DOCUMENT EXTRACT =>
# # # # #
Useful task -- Character properties

2005-05-04 Thread Patrick R. Michaud
On Tue, May 03, 2005 at 09:22:11PM +0100, Nicholas Clark wrote:
 
 Whilst I confess that it's unlikely to be me here, if anyone has the time
 to contribute some help, do you have a list of useful self-contained tasks
 that people might be able to take on?

Actually, overnight I realized there's a relatively good-sized
project that needs figuring out -- identifying character properties
such as isalpha, islower, isprint, etc.  Here I'll briefly sketch
how I'd like it to work, and maybe someone enterprising can take 
things from there for us.

Currently Parrot offers quite a few ops for character properties --
namely is_whitespace, is_wordchar, is_digit, etc. and their
find_XXX counterparts.  While these are useful, the set is also
incomplete -- at the moment I haven't found anything that let's
us find alphabetic, uppercase, lowercase, etc. properties.  (If I've
just overlooked something, please point it out!)

I suppose Parrot could add a bunch of new is_alpha, is_upper, 
is_lower, etc.  ops, but having separate opcodes for every 
property actually complicates the design of PGE a fair bit
as well as makes a lot of very function-specific opcodes.  
What would *really* be useful would be to have three basic opcodes:

is_cclass(out INT, in INT, in STR, in INT)
Set $1 to 1 if the codepoint of $3 at position $4 is in
the character class(es) given by $2.

find_cclass(out INT, in INT, in STR, in INT, in INT)
Set $1 to the offset of the first codepoint matching
the character class(es) given by $2 in string $3, starting
at offset $4 for up to $5 codepoints.  If no matching
character is found, set $1 to -1.

find_not_cclass(out INT, in INT, in STR, in INT, in INT)
Set $1 to the offset of the first codepoint not matching
the character class(es) given by $2 in string $3, starting
at offset $4 for up to $5 codepoints.  If the substring
consists entirely of matching characters, set $1 to -1.
# # # # #
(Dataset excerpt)
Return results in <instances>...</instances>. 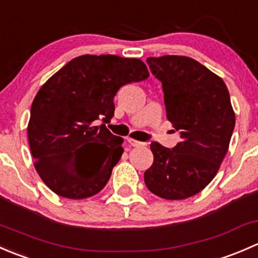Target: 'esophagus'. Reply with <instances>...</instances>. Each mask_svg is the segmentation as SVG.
<instances>
[{
    "label": "esophagus",
    "instance_id": "34e87169",
    "mask_svg": "<svg viewBox=\"0 0 258 258\" xmlns=\"http://www.w3.org/2000/svg\"><path fill=\"white\" fill-rule=\"evenodd\" d=\"M128 142H130V145L134 146V147H145L146 146L145 142H140V141H136V140H132V139H128Z\"/></svg>",
    "mask_w": 258,
    "mask_h": 258
}]
</instances>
# # # # #
WHAT YOU NEED TO DO =>
Can you reproduce the Parrot character-properties post word for word, starting at "I suppose Parrot" and ending at "STR, in INT)"?

WORKED SOLUTION =>
I suppose Parrot could add a bunch of new is_alpha, is_upper, 
is_lower, etc.  ops, but having separate opcodes for every 
property actually complicates the design of PGE a fair bit
as well as makes a lot of very function-specific opcodes.  
What would *really* be useful would be to have three basic opcodes:

is_cclass(out INT, in INT, in STR, in INT)